306 Esto dicho, desenvainó la aguda espada, grande y
fuerte, que llevaba al costado. Y encogiéndose, se arrojó como el águila de
alto vuelo se lanza a la llanura, atravesando las pardas nubes, para arrebatar
la tierna corderilla o la tímida liebre; de igual manera arremetió Héctor
blandiendo la aguda espada. Aquileo embistióle, a su vez, con el corazón
rebosante de feroz cólera: defendía su pecho con el magnífico escudo labrado, y
movía el luciente casco de cuatro abolladuras, haciendo ondear las bellas y
abundantes crines de oro que Hefesto colocara en la cimera. Como el Véspero,
que es el lucero más hermoso de cuantos hay en el cielo, se presenta rodeado de
estrellas en la obscuridad de la noche; de tal modo brillaba la pica de larga
punta que en su diestra blandía Aquileo, mientras pensaba en causar daño al
divino Héctor y miraba cuál parte del hermoso cuerpo del héroe ofrecería menos
resistencia. Este lo tenía protegido por la excelente armadura que quitó a
Patroclo después de matarle, y sólo quedaba descubierto el lugar en que las
clavículas separan el cuello de los hombros, la garganta, que es el sitio por
donde más pronto sale el alma: por allí el divino Aquileo envasóle la pica a
Héctor, que ya le atacaba, y la punta, atravesando el delicado cuello, asomó
por la nuca. Pero no le cortó el garguero con la pica de fresno que el bronce
hacia ponderosa, para que pudiera hablar algo y responderle. Héctor cayó en el
polvo, y el divino Aquileo se jactó del triunfo, diciendo:
331 —¡Héctor! Cuando despojabas el cadáver de Patroclo, sin
duda te creíste salvado y no me temiste a mí porque me hallaba ausente. ¡Necio!
Quedaba yo como vengador, mucho más fuerte que él, en las cóncavas naves, y te
he quebrado las rodillas. A ti los perros y las aves te despedazarán
ignominiosamente, y a Patroclo los aqueos le harán honras fúnebres.

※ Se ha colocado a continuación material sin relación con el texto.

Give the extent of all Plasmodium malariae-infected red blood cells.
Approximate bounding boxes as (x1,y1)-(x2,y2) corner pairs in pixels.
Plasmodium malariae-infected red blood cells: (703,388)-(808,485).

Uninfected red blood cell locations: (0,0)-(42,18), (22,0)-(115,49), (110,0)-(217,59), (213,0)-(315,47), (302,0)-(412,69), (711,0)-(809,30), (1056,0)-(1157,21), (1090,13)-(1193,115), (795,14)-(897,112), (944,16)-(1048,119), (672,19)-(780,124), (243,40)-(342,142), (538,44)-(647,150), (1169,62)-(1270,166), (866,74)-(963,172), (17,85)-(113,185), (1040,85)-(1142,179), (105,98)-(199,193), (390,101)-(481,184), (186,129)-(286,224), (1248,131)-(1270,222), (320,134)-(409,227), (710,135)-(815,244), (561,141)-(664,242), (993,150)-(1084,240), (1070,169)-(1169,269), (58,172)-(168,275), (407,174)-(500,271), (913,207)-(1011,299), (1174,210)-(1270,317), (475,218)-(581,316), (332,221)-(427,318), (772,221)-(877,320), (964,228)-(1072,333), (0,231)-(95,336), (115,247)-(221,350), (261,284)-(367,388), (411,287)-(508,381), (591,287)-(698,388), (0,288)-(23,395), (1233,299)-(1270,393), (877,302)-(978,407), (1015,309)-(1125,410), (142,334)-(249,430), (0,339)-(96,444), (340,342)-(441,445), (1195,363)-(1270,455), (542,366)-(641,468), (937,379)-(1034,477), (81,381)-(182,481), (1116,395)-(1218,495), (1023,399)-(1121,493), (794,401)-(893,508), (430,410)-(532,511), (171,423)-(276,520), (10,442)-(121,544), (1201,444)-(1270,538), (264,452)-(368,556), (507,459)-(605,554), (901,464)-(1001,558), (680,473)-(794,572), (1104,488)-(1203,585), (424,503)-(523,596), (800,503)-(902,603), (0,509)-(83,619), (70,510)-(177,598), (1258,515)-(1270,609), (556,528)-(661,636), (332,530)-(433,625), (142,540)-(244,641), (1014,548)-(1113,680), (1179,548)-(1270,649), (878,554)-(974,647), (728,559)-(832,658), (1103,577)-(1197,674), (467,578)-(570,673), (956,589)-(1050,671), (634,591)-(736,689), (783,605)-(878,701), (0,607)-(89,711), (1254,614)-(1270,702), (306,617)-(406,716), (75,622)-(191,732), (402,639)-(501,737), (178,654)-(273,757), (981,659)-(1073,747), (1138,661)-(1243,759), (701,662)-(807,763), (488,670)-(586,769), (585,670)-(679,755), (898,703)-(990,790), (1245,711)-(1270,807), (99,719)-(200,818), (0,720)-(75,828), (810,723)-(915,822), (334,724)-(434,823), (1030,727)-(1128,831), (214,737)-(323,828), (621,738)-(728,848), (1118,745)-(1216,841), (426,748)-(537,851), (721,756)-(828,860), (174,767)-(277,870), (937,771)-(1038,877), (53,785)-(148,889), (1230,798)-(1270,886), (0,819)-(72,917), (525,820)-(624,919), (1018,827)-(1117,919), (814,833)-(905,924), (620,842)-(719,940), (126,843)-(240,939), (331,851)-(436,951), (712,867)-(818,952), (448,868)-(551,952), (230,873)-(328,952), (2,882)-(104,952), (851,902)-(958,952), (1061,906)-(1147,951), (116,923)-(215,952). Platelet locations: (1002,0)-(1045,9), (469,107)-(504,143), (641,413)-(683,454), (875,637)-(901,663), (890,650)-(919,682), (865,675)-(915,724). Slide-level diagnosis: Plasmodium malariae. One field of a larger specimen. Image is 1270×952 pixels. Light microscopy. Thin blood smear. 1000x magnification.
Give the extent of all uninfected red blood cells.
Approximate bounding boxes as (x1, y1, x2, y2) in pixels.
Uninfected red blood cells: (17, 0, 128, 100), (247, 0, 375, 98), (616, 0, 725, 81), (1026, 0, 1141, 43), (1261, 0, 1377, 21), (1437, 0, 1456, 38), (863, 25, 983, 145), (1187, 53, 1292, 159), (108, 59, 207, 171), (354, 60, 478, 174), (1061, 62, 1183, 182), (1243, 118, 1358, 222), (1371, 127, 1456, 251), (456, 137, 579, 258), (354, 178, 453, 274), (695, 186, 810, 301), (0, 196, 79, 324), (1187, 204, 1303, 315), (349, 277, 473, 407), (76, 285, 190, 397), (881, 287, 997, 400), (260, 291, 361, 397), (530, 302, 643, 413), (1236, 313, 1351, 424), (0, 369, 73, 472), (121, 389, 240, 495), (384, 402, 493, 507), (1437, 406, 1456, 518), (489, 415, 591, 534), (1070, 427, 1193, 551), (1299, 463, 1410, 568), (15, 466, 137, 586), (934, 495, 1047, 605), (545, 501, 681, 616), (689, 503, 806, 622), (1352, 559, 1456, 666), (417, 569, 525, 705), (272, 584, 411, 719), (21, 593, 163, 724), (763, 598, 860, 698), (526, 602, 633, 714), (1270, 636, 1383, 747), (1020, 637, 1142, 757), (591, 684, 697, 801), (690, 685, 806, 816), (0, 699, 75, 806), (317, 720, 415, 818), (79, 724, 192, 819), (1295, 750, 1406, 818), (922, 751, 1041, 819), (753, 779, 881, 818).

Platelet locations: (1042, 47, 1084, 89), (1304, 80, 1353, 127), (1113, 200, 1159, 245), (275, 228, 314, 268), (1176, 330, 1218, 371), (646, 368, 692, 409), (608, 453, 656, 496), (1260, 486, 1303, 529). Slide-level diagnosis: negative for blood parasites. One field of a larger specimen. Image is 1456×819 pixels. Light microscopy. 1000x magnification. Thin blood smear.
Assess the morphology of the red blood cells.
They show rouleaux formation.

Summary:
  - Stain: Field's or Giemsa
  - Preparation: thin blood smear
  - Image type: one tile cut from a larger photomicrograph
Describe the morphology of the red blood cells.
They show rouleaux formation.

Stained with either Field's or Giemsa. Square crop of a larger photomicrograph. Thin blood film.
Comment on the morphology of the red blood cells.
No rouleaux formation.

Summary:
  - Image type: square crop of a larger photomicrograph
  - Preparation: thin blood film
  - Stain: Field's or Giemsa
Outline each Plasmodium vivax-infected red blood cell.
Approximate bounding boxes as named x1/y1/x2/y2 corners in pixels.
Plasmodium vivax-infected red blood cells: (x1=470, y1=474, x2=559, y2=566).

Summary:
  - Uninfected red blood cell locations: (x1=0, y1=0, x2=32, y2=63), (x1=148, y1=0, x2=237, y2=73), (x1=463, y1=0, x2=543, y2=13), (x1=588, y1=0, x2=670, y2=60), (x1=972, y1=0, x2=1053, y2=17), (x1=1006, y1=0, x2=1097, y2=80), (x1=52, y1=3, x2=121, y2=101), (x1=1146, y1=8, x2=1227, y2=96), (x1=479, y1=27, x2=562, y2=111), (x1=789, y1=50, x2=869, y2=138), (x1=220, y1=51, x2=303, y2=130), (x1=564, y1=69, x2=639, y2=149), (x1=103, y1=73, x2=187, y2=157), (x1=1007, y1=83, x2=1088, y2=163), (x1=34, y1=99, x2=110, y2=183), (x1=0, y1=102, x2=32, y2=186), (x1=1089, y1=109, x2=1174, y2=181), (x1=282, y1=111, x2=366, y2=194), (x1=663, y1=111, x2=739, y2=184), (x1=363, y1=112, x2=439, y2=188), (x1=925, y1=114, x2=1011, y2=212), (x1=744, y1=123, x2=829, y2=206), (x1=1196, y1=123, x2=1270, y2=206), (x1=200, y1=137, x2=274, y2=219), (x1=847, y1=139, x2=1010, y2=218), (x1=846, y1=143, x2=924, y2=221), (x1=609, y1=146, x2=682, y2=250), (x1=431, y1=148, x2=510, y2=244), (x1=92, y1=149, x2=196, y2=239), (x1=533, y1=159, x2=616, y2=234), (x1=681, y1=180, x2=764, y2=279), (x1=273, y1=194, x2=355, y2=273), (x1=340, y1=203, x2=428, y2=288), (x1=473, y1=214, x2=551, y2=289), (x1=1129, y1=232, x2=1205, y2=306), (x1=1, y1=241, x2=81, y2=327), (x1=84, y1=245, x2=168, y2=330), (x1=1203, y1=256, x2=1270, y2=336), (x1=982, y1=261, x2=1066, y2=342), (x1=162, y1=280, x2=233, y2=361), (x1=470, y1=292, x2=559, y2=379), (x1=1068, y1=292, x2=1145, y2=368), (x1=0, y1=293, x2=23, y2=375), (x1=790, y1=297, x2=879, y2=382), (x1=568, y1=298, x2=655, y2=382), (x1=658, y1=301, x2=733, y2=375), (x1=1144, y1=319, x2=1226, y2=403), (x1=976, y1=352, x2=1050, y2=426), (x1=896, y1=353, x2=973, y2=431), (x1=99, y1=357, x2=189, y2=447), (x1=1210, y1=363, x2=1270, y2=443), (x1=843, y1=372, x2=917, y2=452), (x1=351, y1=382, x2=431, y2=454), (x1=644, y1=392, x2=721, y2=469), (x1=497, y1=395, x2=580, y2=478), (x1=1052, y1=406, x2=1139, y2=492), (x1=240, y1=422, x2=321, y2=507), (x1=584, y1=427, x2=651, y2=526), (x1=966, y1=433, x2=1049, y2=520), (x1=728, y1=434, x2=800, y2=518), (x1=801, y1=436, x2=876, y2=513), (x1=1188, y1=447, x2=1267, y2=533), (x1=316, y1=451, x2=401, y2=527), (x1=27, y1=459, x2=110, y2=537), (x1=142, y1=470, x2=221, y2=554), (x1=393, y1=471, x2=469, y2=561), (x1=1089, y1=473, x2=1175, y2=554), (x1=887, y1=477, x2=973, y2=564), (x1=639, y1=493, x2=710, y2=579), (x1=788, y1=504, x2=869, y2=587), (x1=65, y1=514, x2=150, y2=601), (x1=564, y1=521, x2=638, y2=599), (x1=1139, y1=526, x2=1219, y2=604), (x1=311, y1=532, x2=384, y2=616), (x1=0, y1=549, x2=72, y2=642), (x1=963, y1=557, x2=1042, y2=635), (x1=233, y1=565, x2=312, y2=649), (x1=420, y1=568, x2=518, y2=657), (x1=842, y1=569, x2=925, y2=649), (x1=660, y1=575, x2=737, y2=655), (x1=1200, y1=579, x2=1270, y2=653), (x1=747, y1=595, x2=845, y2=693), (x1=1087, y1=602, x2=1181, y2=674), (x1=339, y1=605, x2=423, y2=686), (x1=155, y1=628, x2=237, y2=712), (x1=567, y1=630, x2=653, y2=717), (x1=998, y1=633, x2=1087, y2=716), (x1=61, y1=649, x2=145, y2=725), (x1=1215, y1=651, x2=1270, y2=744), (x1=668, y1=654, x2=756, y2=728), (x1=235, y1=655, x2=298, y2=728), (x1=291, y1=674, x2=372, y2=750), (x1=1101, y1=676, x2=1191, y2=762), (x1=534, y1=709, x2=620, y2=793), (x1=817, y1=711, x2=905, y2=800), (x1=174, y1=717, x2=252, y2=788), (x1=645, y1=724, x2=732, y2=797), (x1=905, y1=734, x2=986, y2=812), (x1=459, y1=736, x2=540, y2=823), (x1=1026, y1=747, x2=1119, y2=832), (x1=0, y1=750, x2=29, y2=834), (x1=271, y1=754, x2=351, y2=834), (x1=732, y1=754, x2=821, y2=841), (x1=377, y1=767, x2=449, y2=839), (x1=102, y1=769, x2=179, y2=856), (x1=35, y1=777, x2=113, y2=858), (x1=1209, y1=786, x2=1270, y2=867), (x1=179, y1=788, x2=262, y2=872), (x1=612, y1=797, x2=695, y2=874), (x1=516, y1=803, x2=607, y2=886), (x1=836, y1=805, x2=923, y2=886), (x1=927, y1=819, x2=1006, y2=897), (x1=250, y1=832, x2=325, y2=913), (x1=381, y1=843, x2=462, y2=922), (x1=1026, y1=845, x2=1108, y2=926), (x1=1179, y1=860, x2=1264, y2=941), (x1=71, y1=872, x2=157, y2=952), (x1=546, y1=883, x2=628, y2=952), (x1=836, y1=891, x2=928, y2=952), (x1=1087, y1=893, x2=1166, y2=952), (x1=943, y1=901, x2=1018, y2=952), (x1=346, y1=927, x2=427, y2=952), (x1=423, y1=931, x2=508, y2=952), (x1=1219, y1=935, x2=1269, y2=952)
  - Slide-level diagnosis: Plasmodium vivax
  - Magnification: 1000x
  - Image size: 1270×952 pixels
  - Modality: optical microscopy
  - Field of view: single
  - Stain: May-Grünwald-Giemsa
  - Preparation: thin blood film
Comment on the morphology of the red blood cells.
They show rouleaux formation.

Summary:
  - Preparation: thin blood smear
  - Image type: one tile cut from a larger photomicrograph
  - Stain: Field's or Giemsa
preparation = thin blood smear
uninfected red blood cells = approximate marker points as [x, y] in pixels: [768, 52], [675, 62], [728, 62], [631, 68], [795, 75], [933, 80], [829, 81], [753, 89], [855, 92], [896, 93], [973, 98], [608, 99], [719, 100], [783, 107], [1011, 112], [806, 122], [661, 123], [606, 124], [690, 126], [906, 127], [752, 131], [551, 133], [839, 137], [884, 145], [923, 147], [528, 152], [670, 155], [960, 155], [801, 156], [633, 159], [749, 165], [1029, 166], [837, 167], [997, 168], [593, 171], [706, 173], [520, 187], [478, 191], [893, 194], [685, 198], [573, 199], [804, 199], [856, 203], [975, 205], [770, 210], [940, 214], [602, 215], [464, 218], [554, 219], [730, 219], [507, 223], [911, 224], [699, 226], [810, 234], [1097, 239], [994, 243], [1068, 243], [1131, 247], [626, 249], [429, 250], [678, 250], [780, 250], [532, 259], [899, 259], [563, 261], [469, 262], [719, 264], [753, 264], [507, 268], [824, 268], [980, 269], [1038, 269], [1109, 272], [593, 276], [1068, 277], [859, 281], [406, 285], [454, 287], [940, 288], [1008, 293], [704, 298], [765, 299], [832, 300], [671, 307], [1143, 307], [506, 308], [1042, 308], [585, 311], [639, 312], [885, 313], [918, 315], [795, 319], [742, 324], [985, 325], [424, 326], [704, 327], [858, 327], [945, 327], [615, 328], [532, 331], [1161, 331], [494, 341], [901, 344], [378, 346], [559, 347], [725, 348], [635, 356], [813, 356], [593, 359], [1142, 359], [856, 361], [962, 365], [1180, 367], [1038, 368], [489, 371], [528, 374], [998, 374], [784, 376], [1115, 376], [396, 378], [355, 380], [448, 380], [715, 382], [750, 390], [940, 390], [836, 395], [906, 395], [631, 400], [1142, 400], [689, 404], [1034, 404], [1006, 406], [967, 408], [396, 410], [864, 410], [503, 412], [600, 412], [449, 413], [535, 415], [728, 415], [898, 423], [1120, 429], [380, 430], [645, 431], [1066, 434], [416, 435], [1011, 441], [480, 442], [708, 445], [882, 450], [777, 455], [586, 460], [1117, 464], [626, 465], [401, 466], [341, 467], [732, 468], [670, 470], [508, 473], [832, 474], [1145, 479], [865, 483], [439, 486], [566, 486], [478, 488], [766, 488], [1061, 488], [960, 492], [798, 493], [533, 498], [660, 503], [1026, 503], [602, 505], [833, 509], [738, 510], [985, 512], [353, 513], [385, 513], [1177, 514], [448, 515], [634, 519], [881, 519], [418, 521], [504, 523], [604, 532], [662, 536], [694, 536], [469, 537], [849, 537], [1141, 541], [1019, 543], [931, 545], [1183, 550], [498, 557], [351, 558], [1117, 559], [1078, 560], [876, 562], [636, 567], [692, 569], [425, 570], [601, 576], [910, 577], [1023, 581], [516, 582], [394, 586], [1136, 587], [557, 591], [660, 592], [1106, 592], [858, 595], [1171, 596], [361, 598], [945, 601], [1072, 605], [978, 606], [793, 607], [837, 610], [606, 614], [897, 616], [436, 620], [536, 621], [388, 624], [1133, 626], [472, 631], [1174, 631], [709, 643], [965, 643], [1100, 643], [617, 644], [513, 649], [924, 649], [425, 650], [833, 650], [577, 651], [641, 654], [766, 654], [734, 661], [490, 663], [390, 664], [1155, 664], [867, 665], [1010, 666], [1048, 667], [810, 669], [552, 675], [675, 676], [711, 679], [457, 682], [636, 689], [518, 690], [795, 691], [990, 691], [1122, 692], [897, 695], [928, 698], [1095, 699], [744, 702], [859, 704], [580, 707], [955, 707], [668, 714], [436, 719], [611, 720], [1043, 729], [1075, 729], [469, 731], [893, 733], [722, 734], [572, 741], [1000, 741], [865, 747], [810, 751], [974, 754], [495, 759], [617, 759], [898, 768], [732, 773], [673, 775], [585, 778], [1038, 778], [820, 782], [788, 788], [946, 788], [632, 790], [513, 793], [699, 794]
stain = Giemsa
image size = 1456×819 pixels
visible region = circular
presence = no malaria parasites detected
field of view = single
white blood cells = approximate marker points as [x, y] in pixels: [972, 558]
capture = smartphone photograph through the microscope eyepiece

337 Con lánguida voz respondióle Héctor, el de tremolante
casco:
—Te lo ruego por tu alma, por tus rodillas y por tus
padres: ¡No permitas que los perros me despedacen y devoren junto a las naves
aqueas! Acepta el bronce y el oro que en abundancia te darán mi padre y mi
veneranda madre, y entrega a los míos el cadáver para que lo lleven a mi casa,
y los troyanos y sus esposas lo pongan en la pira.
344 Mirándole con torva faz, le contestó Aquileo, el de
los pies ligeros:
—No me supliques, ¡perro!, por mis rodillas ni por mis
padres. Ojalá el furor y el coraje me incitaran a cortar tus carnes y a
comérmelas crudas. ¡Tales agravios me has inferido! Nadie podrá apartar de tu
cabeza a los perros, aunque me den diez o veinte veces el debido rescate y me
prometan más, aunque Príamo Dardánida ordene redimirte a peso de oro; ni aun
así, la veneranda madre que te dio a luz te pondrá en un lecho para llorarte,
sino que los perros y las aves de rapiña destrozarán tu cuerpo.
355 Contestó, ya moribundo, Héctor, el de tremolante
casco:
— ¡Bien te conozco, y no era posible que te persuadiese,
porque tienes en el pecho un corazón de hierro. Guárdate de que atraiga sobre
ti la cólera de los dioses, el día en que Paris y Febo Apolo te harán perecer,
no obstante tu valor, en las puertas Esceas.
361 Apenas acabó de hablar, la muerte le cubrió con su
manto: el alma voló de los miembros y descendió al Hades, llorando su suerte,
porque dejaba un cuerpo vigoroso y joven. Y el divino Aquileo le dijo, aunque
muerto le viera:
367 Dijo; arrancó del cadáver la broncínea lanza y,
dejándola a un lado, quitóle de los hombros las ensangrentadas armas. Acudieron
presurosos los demás aqueos, admiraron todos el continente y la arrogante
figura de Héctor y ninguno dejó de herirle. Y hubo quien, contemplándole, habló
así a su vecino:
373 —¡Oh dioses! Héctor es ahora mucho más blando en
dejarse palpar que cuando incendió las naves con el ardiente fuego.